Automation & Control

Drug Makers Take Aim at Variability

Six Sigma, Kaizen, and Poka Yoke Are Reducing Error and Improving Product Quality

By Angelo De Palma, Ph.D., Contributing Editor

Reducing human error has been a goal of manufacturing since tools were made from mammoth tusk. Best implemented as an ongoing process rather than a one-time event, successful error-reduction programs incorporate science, art, psychology, and a big dose of common sense.

Human error extends up and down the pharmaceutical supply chain. The United States Pharmacopeia reported in October, 2003, that healthcare workers often interchange medications with similar names--for example Visicol, used for bowel prep before colonoscopy, and Vicodin, the narcotic painkiller. Serious mistakes occur, even though two different words are staring someone in the face. It's no stretch to assume that errors can occur at every stage in the fuzzy world of manufacturing.

Production managers tend to fall into two camps with respect to human error: Fatalists believe errors are inevitable, while optimists hold that mistakes can and should be reduced. "We subscribe to the second philosophy," says Bonnie Smith, managing director of Lean Sigma Process at TBM Consulting, Durham, N.C.

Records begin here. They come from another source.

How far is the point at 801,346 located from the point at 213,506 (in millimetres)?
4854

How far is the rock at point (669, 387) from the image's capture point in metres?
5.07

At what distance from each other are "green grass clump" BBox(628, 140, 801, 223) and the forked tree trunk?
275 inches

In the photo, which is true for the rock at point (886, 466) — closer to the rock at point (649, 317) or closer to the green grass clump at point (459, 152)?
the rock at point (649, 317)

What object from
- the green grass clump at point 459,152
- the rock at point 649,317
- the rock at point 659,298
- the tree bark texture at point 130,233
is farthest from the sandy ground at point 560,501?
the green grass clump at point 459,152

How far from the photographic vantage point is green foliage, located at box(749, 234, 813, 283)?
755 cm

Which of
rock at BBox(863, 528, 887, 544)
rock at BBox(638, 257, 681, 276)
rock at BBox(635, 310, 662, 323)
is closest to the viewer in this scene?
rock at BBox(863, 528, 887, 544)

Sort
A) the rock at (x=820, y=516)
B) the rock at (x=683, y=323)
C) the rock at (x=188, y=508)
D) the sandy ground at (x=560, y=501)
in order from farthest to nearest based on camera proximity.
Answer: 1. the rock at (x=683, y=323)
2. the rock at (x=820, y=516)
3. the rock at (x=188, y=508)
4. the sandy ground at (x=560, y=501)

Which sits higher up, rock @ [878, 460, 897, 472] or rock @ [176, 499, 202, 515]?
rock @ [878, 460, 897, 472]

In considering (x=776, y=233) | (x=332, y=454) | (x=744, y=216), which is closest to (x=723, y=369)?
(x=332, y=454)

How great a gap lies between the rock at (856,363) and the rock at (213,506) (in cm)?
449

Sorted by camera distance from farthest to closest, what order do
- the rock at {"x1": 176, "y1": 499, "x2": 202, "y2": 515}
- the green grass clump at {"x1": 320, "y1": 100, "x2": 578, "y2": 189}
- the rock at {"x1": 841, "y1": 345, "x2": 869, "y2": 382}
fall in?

For Smith, error-laden processes manifest themselves in wasted time, which percolates venomously through everything an organization does, ultimately showing up in the product. Conversely, "when you reduce the time needed to get things done you improve quality and become more competitive by reducing lead time and/or increasing capacity."

Smith cites a biotech company that took thirteen days for fermenter changeover, an operation that adds no value to manufacturing and, necessary as it is, "takes time away from productivity." Smith convinced management to develop new protocols, locate all supplies on a tool trolley before the changeover, and revise the spare parts list so that everything was ready to go. The very next changeover took just four days.

What was management thinking, you might ask, as it squandered nine productive days several times a year? Smith explains the psychology of wasting time by analogy to a simple home improvement job. "Only a fraction of the time it takes to hang a picture in your living room is actually spent hanging the picture," she observes. "You first have to find the hammer, the nail that fits into the hanger, and maybe some wire. Before you know it a five-minute job takes an hour. In pharm and biotech, where production is king, value-added operations are scrutinized, but companies don't spend much time trying to improve the other stuff."

Wisdom from the Orient

Taiichi Ohno, credited with saving Toyota from oblivion in the 1940s, identified seven "wastes" of production: overproduction, non-value-added transportation of goods, non-value-added movement of people, idle time (unprepared workers or operations), non-value-added processing, excess inventory, and defects. Like Bonnie Smith fifty years later, Ohno recognized that value is realized not only by optimizing core activities, but through streamlining day-to-day operations.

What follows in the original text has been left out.